• EXERCISE DETAILS:
Show each line of the rows below that contains the string "cushion", treating uppercase and lowercase as different.

Spatial data with pictures:
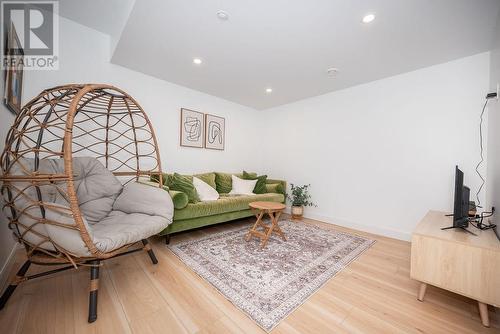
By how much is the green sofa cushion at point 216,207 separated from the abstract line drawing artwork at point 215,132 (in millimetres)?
1317

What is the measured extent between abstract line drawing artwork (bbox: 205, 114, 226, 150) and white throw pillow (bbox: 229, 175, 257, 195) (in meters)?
0.73

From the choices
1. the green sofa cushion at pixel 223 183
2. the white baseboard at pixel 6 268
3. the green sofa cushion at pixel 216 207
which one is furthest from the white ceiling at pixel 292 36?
the white baseboard at pixel 6 268

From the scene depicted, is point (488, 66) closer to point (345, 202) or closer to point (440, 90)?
point (440, 90)

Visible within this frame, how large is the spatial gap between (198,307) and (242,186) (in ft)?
7.62

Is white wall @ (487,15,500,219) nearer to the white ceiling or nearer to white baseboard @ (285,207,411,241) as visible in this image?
the white ceiling

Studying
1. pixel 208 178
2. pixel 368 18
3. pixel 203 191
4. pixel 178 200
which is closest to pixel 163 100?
pixel 208 178

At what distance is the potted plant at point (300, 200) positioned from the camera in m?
3.57

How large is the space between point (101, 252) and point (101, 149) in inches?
72.8

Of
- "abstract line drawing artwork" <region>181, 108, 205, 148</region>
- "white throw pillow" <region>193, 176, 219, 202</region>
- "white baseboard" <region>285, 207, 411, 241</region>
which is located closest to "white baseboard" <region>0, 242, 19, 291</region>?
"white throw pillow" <region>193, 176, 219, 202</region>

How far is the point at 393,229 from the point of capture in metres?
2.74

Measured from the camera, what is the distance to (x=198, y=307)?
1336 millimetres

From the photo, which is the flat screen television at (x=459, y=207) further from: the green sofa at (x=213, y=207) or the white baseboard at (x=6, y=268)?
the white baseboard at (x=6, y=268)

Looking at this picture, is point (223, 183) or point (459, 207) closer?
point (459, 207)

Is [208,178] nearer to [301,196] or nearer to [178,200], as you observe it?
[178,200]
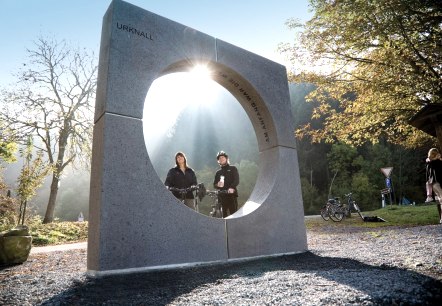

• THE COMPLETED TASK:
By how much is the green sofa cushion at point 216,207 separated from the abstract line drawing artwork at point 215,132 (in millimetres)?
1. the green sofa cushion at pixel 223 183
3. the green sofa cushion at pixel 216 207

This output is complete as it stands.